### Task to carry out
According to the article on Kazakhstan at the 2016 Summer Paralympics below, why does each Paralympic sport have its own classifications? Answer in one to three sentences.
** Given passage follows **
- IPC code: KAZ
- NPC: National Paralympic Committee of Kazakhstan

in Rio de Janeiro
- Competitors: 11 in 5 sports
- Medals Ranked 58th: Gold 1 Silver 1 Bronze 0 Total 2

Summer Paralympics appearances (overview)
- 1996; 2000; 2004; 2008; 2012; 2016; 2020; 2024;

Other related appearances
- Soviet Union (1988) Unified Team (1992)

= Kazakhstan at the 2016 Summer Paralympics =

Kazakhstan competed at the 2016 Summer Paralympics in Rio de Janeiro, Brazil, from 7 September to 18 September 2016. 11 athletes in 5 sports won 2 medals. Zulfiya Gabidullina won gold with World Record in Swimming, Women's freestyle 100 m (S3). Raushan Koyshibayeva won silver in Powerlifting. Kazakhstan athletes finished 58th in medal count.

==Competitors==
The following is the list of number of competitors participating in the Games:

| Sport | Men | Women | Total |
|---|---|---|---|
| Archery | 1 | 0 | 1 |
| Athletics | 1 | 1 | 2 |
| Judo | 2 | 0 | 2 |
| Powerlifting | 1 | 2 | 3 |
| Swimming | 2 | 1 | 3 |
| Total | 7 | 4 | 11 |

== Disability classifications ==

Every participant at the Paralympics has their disability grouped into one of five disability categories; amputation, the condition may be congenital or sustained through injury or illness; cerebral palsy; wheelchair athletes, there is often overlap between this and other categories; visual impairment, including blindness; Les autres, any physical disability that does not fall strictly under one of the other categories, for example dwarfism or multiple sclerosis. Each Paralympic sport then has its own classifications, dependent upon the specific physical demands of competition. Events are given a code, made of numbers and letters, describing the type of event and classification of the athletes competing. Some sports, such as athletics, divide athletes by both the category and severity of their disabilities, other sports, for example swimming, group competitors from different categories together, the only separation being based on the severity of the disability.
** End of Given passage **
** Source data follows **
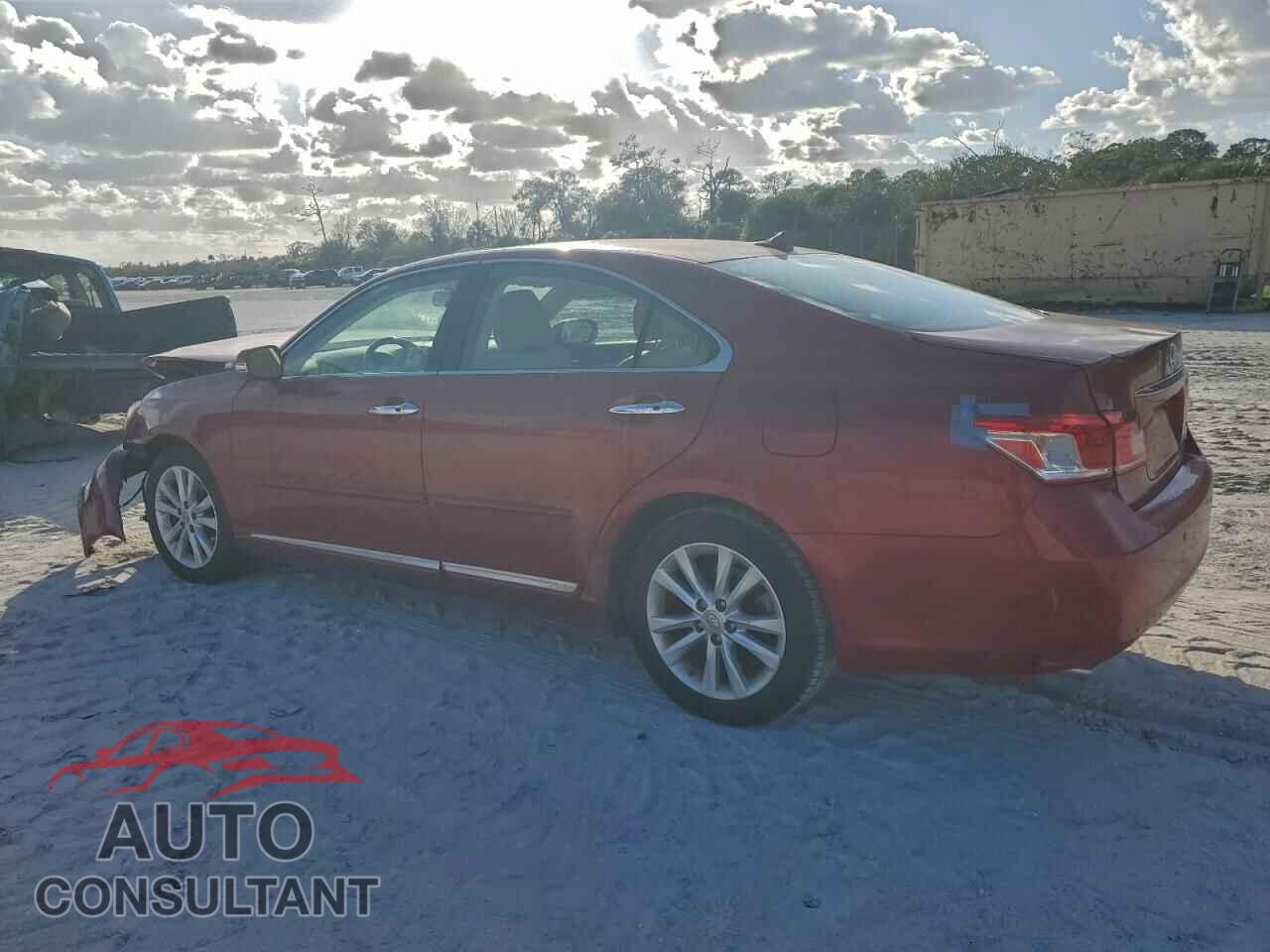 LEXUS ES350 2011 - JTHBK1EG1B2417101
** End of Source data **
** Source data follows **
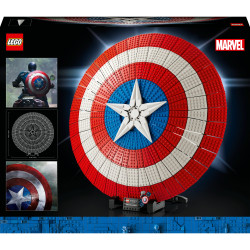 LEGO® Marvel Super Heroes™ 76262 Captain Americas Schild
** End of Source data **
** Source data follows **
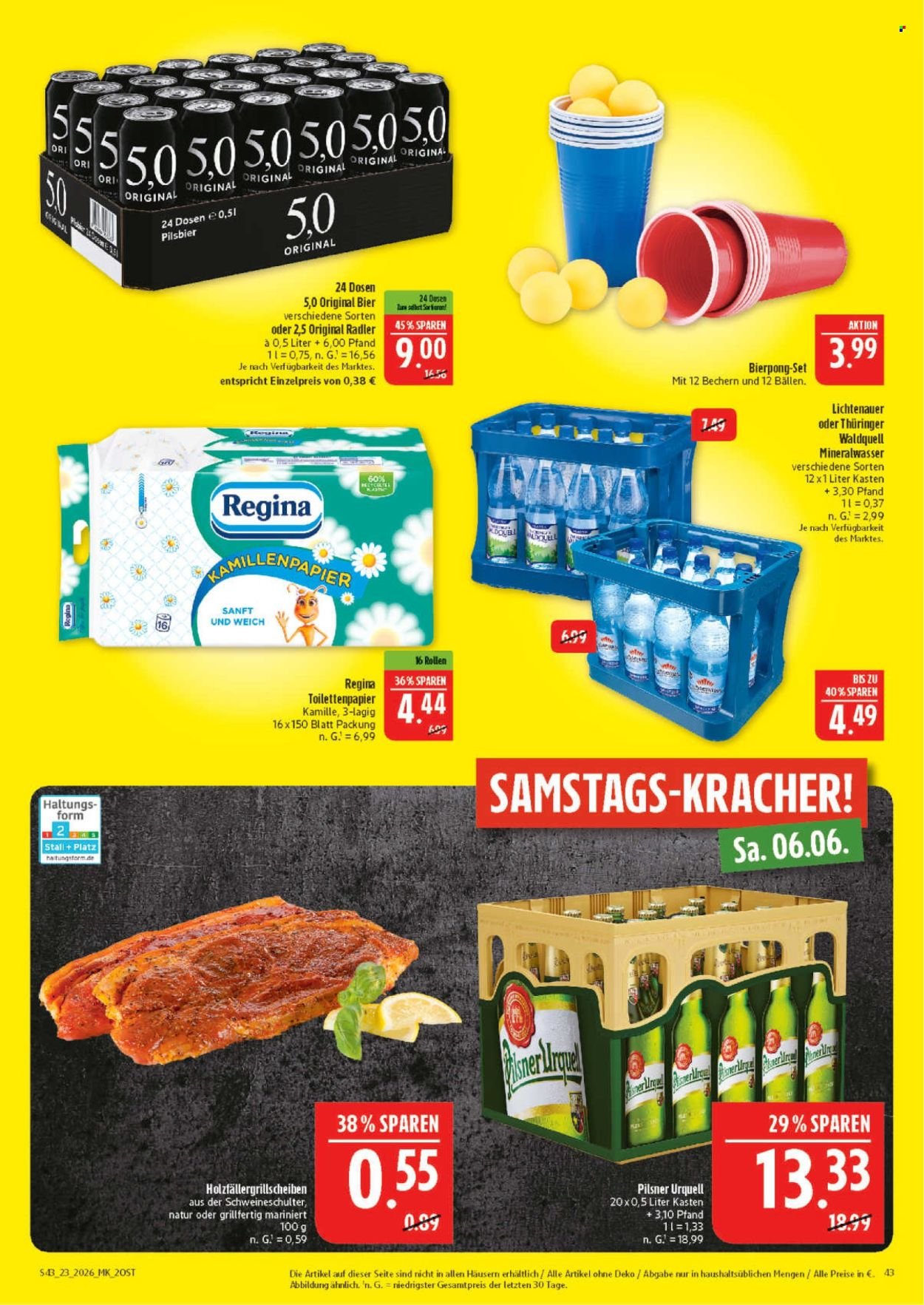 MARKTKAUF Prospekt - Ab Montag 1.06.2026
** End of Source data **
### Solution
Each Paralympic sport has its own classifications because they depend on the specific physical demands of competition in that sport. These sport-specific classifications come after every participant's disability has been grouped into one of the five general disability categories.